◆ PROVIDED TEXT
======

Excuse me, quarter -- second quarter '05 to second quarter '04, and that was a direct result and of a long wall, which is a highly efficient underground mining device, moving off of our property for a period of time and mining coal that's adjacent to our property which we didn't happen to own. I understand it is back on our property now, so we'll be enjoying the fact that it is on there now, but it was that moving off that caused the year-over-year decrease. As you know, the coal segment is also in the infrastructure business and other revenues from that are up this year as well, reflecting the -- some success with our joint operation with Massey and some success -- some Company or partnership owned coal infrastructure activities.
And one last thing, then, on coal, just strategically and including the month of July in what I am saying where we actually completed two acquisitions, the coal team has made four acquisitions this year. None of them huge, but all of them significant in a couple of ways. Added in total 160 million tons of reserves. To put that into some context, we reported at the end of last year, I believe, about 558 million tons of reserves. So, it is a significant increase. Typically we'll mine 30 million tons in the year -- or we won't mine it but people mine it from us. So it gives you some sense this is a significant set of additions.
The most significant of those additions was 95 million tons in the Illinois basin which puts us into that basin for the first time and is something that we're quite pleased to accomplish, have a footprint there and we hope to be able to build from it. All of these acquisitions are organic, in the sense that we expect production to grow from them over time.
With regards to the midstream, natural gas midstream segment, it contributed operating income in the quarter of 4.1 million -- $4.1 million on revenues of $87 million, inlet volumes are listed in the report for the quarter. They amounted to 11.5 billion cubic feet, 126 million cubic feet a day.
I think what's important here is that, with regards to this midstream is, that it is exactly where we wanted to be or better. And in fact, it is running a little bit better in terms of margins. It is running a little bit better in terms of volumes. We have virtually completed the cutovers, we're calling it, of the accounting systems from the private buyer that we bought it from Cantera, to our systems, the IT systems are being put in place. So it is going along very, very well.
Made a -- already a improvement in the Beaver Perryton plant, in the sense that we have added a gather -- completed phase one of an increase in the gathering capacity and that's just to take advantage of the drilling that's being done in the area. Looked at an acquisition or two although we haven't made any. But we're quite active there. And once we get the accounting system completely switched over, I am hoping you will see some growth there. So I think that sort of sums up where we are there.
What I meant to do as I went through this, was to ask each of the operating guys whether I'd missed anything and forgot to do that. But, let me back up. Baird, with regards to oil and gas, is there anything you would like to add to what I said?

======

◆ GOAL
Answer the following questions using the earnings call excerpt above:
(a) How many tons of reserves did the coal team's acquisitions add in total?
(b) In which basin was the most significant of those additions made, and how many tons did it comprise?
(c) What operating income did the natural gas midstream segment contribute in the quarter?

Spatial relation data:

======

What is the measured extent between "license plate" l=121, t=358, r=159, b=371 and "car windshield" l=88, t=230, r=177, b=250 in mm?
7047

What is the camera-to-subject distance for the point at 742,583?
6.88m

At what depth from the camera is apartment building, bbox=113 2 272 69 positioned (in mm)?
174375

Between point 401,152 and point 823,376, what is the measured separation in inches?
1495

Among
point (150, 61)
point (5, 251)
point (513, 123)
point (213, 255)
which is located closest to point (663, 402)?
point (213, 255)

======

◆ TASK OUTPUT
(a) 160 million tons.
(b) The Illinois basin, with 95 million tons.
(c) $4.1 million, on revenues of $87 million.